:: TASK PROMPT ::
Each line of the material should be output exactly as shown.
=== Section Start ===
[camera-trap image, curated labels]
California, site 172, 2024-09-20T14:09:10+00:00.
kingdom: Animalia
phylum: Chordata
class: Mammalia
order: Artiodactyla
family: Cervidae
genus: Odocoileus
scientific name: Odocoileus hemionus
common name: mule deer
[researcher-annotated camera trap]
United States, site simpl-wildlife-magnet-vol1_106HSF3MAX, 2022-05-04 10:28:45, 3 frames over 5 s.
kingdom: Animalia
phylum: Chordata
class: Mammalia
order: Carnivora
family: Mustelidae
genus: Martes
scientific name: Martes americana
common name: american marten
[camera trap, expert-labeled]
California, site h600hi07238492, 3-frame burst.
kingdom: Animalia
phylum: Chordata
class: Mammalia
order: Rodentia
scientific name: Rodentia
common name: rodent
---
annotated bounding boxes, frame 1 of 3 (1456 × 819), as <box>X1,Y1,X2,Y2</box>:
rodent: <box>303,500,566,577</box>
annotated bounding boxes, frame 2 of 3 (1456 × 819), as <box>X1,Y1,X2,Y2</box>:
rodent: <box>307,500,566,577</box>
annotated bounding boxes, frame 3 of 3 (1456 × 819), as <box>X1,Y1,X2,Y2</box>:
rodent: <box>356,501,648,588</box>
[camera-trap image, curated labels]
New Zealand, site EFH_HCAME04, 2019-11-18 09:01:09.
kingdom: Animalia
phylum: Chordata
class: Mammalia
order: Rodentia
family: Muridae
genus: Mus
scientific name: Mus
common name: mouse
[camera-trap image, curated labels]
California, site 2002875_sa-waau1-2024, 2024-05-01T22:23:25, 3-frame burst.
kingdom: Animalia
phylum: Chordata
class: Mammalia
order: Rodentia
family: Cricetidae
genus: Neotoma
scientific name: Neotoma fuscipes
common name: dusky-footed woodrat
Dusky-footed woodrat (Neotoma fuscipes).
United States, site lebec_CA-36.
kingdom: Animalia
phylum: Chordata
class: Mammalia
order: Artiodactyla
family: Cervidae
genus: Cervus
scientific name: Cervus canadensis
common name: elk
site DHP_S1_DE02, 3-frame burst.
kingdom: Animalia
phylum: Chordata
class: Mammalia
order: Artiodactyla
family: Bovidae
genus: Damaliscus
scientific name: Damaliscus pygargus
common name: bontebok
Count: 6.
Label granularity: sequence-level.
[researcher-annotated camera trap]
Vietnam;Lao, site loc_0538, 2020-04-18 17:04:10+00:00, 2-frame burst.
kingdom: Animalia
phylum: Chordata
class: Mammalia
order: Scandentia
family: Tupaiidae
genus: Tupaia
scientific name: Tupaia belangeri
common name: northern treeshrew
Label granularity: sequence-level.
=== Section End ===
:: FINISHED TASK ::
[camera-trap image, curated labels]
California, site 172, 2024-09-20T14:09:10+00:00.
kingdom: Animalia
phylum: Chordata
class: Mammalia
order: Artiodactyla
family: Cervidae
genus: Odocoileus
scientific name: Odocoileus hemionus
common name: mule deer
[researcher-annotated camera trap]
United States, site simpl-wildlife-magnet-vol1_106HSF3MAX, 2022-05-04 10:28:45, 3 frames over 5 s.
kingdom: Animalia
phylum: Chordata
class: Mammalia
order: Carnivora
family: Mustelidae
genus: Martes
scientific name: Martes americana
common name: american marten
[camera trap, expert-labeled]
California, site h600hi07238492, 3-frame burst.
kingdom: Animalia
phylum: Chordata
class: Mammalia
order: Rodentia
scientific name: Rodentia
common name: rodent
---
annotated bounding boxes, frame 1 of 3 (1456 × 819), as <box>X1,Y1,X2,Y2</box>:
rodent: <box>303,500,566,577</box>
annotated bounding boxes, frame 2 of 3 (1456 × 819), as <box>X1,Y1,X2,Y2</box>:
rodent: <box>307,500,566,577</box>
annotated bounding boxes, frame 3 of 3 (1456 × 819), as <box>X1,Y1,X2,Y2</box>:
rodent: <box>356,501,648,588</box>
[camera-trap image, curated labels]
New Zealand, site EFH_HCAME04, 2019-11-18 09:01:09.
kingdom: Animalia
phylum: Chordata
class: Mammalia
order: Rodentia
family: Muridae
genus: Mus
scientific name: Mus
common name: mouse
[camera-trap image, curated labels]
California, site 2002875_sa-waau1-2024, 2024-05-01T22:23:25, 3-frame burst.
kingdom: Animalia
phylum: Chordata
class: Mammalia
order: Rodentia
family: Cricetidae
genus: Neotoma
scientific name: Neotoma fuscipes
common name: dusky-footed woodrat
Dusky-footed woodrat (Neotoma fuscipes).
United States, site lebec_CA-36.
kingdom: Animalia
phylum: Chordata
class: Mammalia
order: Artiodactyla
family: Cervidae
genus: Cervus
scientific name: Cervus canadensis
common name: elk
site DHP_S1_DE02, 3-frame burst.
kingdom: Animalia
phylum: Chordata
class: Mammalia
order: Artiodactyla
family: Bovidae
genus: Damaliscus
scientific name: Damaliscus pygargus
common name: bontebok
Count: 6.
Label granularity: sequence-level.
[researcher-annotated camera trap]
Vietnam;Lao, site loc_0538, 2020-04-18 17:04:10+00:00, 2-frame burst.
kingdom: Animalia
phylum: Chordata
class: Mammalia
order: Scandentia
family: Tupaiidae
genus: Tupaia
scientific name: Tupaia belangeri
common name: northern treeshrew
Label granularity: sequence-level.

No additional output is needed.